Consent within BDSM is an issue that attracts much attention in the field. Practitioners' interests are in ensuring appropriate consent for personal, ethical, and legal reasons. The law also has its own approach to consent in deeming certain acts legal or illegal (see consent (criminal)).
Non-consensual play is considered abuse and not accepted by the BDSM community.
Types of consent
Consent is a vital element in all psychological play, and consent can be granted in many ways. Some employ a written form known as a "Dungeon negotiation form"; for others a simple verbal commitment is sufficient. Consent can be limited both in duration and content.
Consensual non-consensuality is a mutual agreement to be able to act as if consent has been waived. In essence it is an agreement that, subject to a safeword or other restrictions and reasonable care and common sense, consent (within defined limits) will be given in advance and with the intent of being irrevocable under normal circumstances, at times without foreknowledge of the exact actions planned. As such, it is a show of extreme trust and understanding and usually undertaken only by partners who know each other well or otherwise agree to set clear safe limits on their activities.
It is not unusual to grant consent only for an hour or for an evening. When a scene lasts for more than a few hours, some might decide to draft a "scene contract" that defines what will happen and who is responsible for what. Some "contracts" can become quite detailed and run for many pages, especially if a scene is to last a weekend or more.
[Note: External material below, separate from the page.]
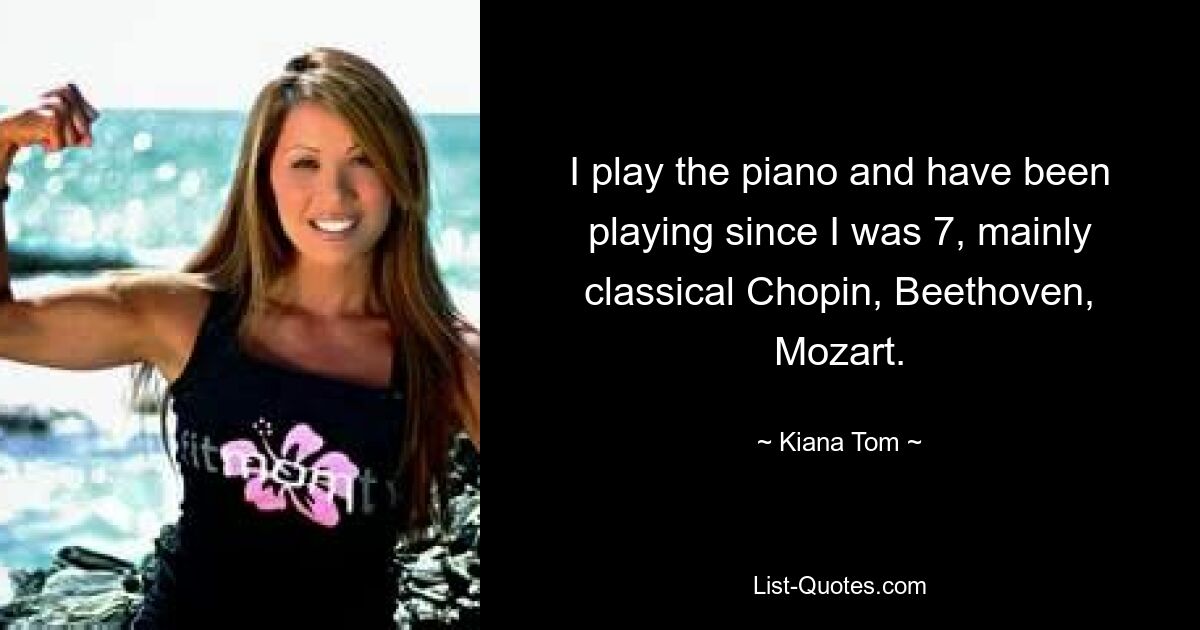 I play the piano and have been playing since I was 7, mainly classical Chopin, Beethoven, Mozart. — © Kiana Tom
For long term consent, a "Slave Contract" is sometimes used. BDSM "contracts" are only agreements between consenting adults and are not legally binding; in fact, the possession of one may be considered illegal in some areas. Slave contracts are simply a way of defining the nature and limits of the relationship. Other couples know each others likes and dislikes and play accordingly. Such arrangements typically use a safeword, a signal by one or more of the participants that the action in question should either stop or that the session should end completely.
Several of the activities in sexual BDSM play would be considered illegal and fall under the definitions of rape, assault or similar crimes or torts, if performed without consent. However, most legal systems include a general defense that activities performed with the victim's consent shall not be considered a crime or a tort. This raises some legal and ethical issues, such as:
- What is consent?
- Who can express consent? (For example: children are typically not considered to be able to give consent to sex.)
- When do we define consent as given?
- When is given consent invalidated?
- And are there activities that we still cannot allow, even with the victim's consent?
These concerns apply not only to BDSM but to every kind of interaction between persons. See Consent (criminal) for the general discussion.
The issue of consent in BDSM has caused a controversy in some countries since certain activities, (including some kinds of edgeplay) remains unlawful even when consent has been freely given. In such countries, these activities will always be viewed by law enforcement as unlawful when discovered, even though the activities have been entirely private. The Spanner case in England demonstrates the point, where participants in a consensual mutual BDSM play party were arrested. At all stages, the national and European Court ruled against them on the basis that a person under English law may not give consent to anything more than minor injury. Interested people may think that private mutual activities should not be the subject of law as a matter of public policy, a view which has some legal backing in the United States from the case of Lawrence v. Texas where it was effectively ruled that the state lacked the power to declare an activity illegal purely on the basis of moral opinion.
The March 5th 2007 conviction of Glenn Marcus on counts of sex trafficking & forced labor renewed much debate on this issue. Likewise in April 2007, two UK men were convicted of false imprisonment in a case where a third party who had been treated like a dog asserted the matter had not been consensual.